Exercise aim: Restate the listing that follows word for word, without its pictures.

Start

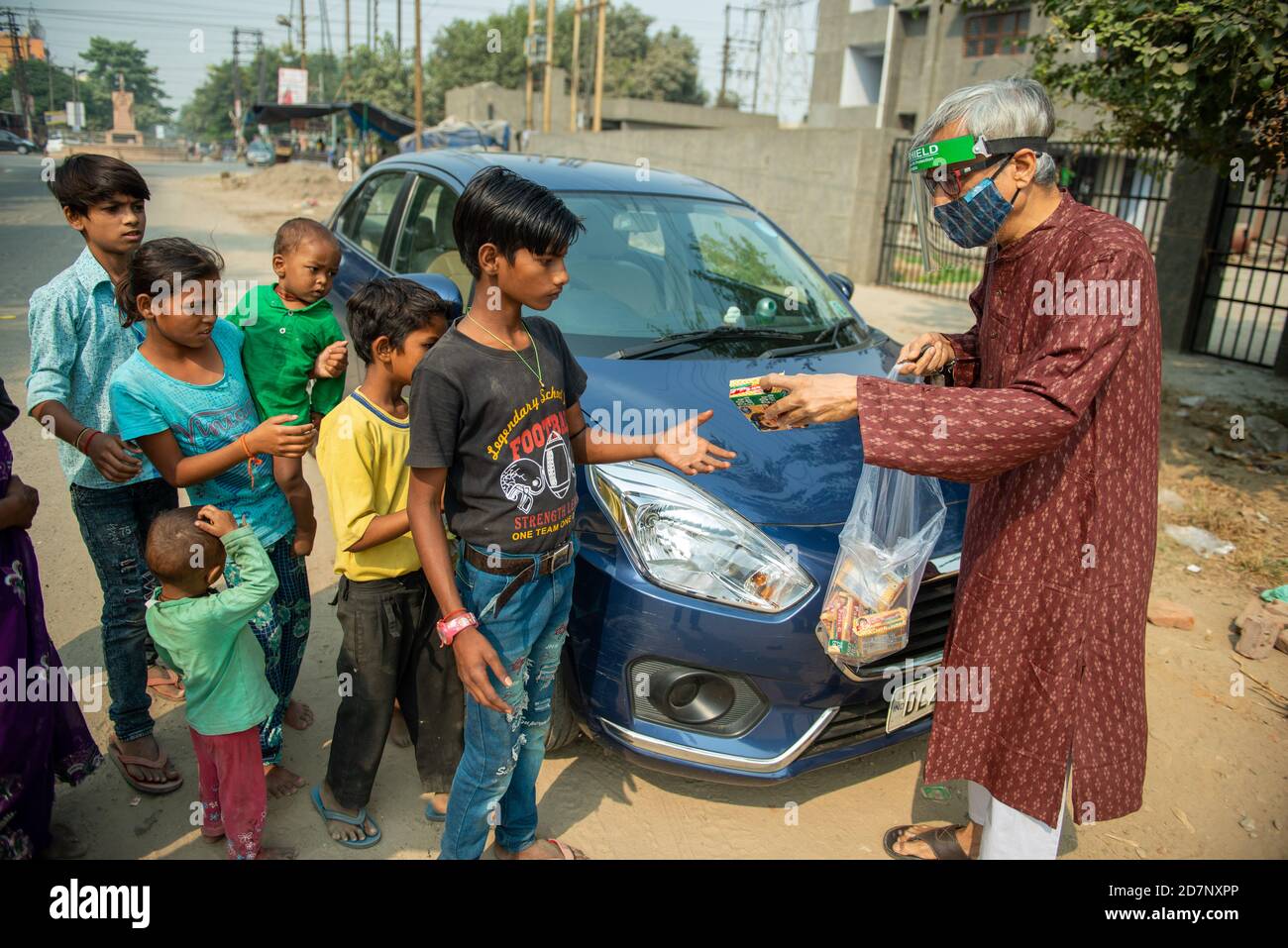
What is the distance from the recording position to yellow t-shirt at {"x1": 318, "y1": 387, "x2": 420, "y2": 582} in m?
2.20

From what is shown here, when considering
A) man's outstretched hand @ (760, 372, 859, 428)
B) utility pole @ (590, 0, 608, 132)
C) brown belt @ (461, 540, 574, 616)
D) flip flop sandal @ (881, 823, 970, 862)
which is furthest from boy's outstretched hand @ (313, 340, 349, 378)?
utility pole @ (590, 0, 608, 132)

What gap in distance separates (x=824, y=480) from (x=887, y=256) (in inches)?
464

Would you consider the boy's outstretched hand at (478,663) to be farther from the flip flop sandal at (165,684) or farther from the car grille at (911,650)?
the flip flop sandal at (165,684)

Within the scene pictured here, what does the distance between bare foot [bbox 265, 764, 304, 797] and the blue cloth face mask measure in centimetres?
240

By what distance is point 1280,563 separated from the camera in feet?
14.6

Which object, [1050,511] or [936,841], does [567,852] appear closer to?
[936,841]

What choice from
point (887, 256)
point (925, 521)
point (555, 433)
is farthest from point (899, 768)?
point (887, 256)

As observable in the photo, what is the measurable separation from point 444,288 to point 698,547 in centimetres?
118

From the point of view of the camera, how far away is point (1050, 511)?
1983 mm

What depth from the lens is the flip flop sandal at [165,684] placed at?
3023mm

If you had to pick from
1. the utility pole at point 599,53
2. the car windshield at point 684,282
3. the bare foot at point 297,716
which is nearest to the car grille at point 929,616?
the car windshield at point 684,282

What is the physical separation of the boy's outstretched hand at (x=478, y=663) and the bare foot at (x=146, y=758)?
1355 mm

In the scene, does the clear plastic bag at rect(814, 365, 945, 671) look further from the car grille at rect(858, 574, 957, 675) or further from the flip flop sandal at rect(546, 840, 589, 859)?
the flip flop sandal at rect(546, 840, 589, 859)
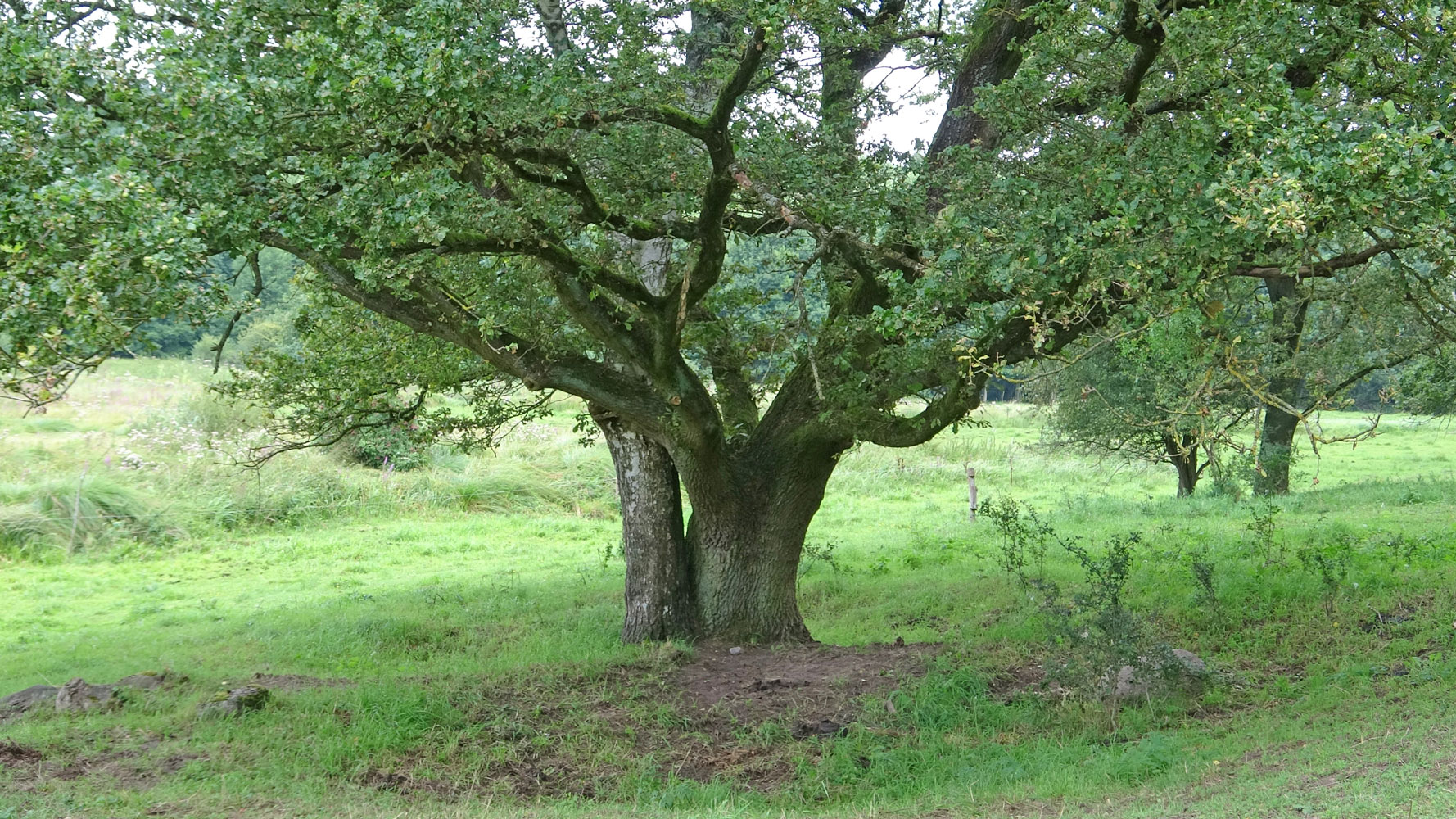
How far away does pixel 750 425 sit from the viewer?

End

Result:
What is the distance from the recording position to yellow t-shirt at {"x1": 318, "y1": 387, "x2": 420, "y2": 582} in m?
2.20

From what is shown here, when considering
A) man's outstretched hand @ (760, 372, 859, 428)
B) utility pole @ (590, 0, 608, 132)
C) brown belt @ (461, 540, 574, 616)
D) flip flop sandal @ (881, 823, 970, 862)
which is furthest from boy's outstretched hand @ (313, 340, 349, 378)?
utility pole @ (590, 0, 608, 132)

What gap in distance separates (x=824, y=480) from (x=887, y=256) (in inches)?
464

Would you consider the boy's outstretched hand at (478,663) to be farther from the flip flop sandal at (165,684) or farther from the car grille at (911,650)?
the flip flop sandal at (165,684)

Within the scene pictured here, what does the distance between bare foot [bbox 265, 764, 304, 797] and the blue cloth face mask measure in centimetres?
240

By what distance is point 1280,563 separated from the camera in feet?
14.6

Which object, [1050,511] or [936,841], does [567,852] appear closer to?
[936,841]

What choice from
point (887, 256)
point (925, 521)
point (555, 433)
is farthest from point (899, 768)?
point (887, 256)

As observable in the photo, what is the measurable separation from point 444,288 to point 698,547 in centimetres?
118

From the point of view of the camera, how far away is point (1050, 511)?
1983 mm

What depth from the lens is the flip flop sandal at [165,684] placed at?
3023mm

If you had to pick from
1. the utility pole at point 599,53
2. the car windshield at point 684,282
3. the bare foot at point 297,716
which is nearest to the car grille at point 929,616?
the car windshield at point 684,282

What is the physical separation of the boy's outstretched hand at (x=478, y=663) and the bare foot at (x=146, y=758)?
1355 mm

In the scene, does the clear plastic bag at rect(814, 365, 945, 671) look further from the car grille at rect(858, 574, 957, 675) or further from the flip flop sandal at rect(546, 840, 589, 859)?
the flip flop sandal at rect(546, 840, 589, 859)
How far away does pixel 750 425 sit from the viewer?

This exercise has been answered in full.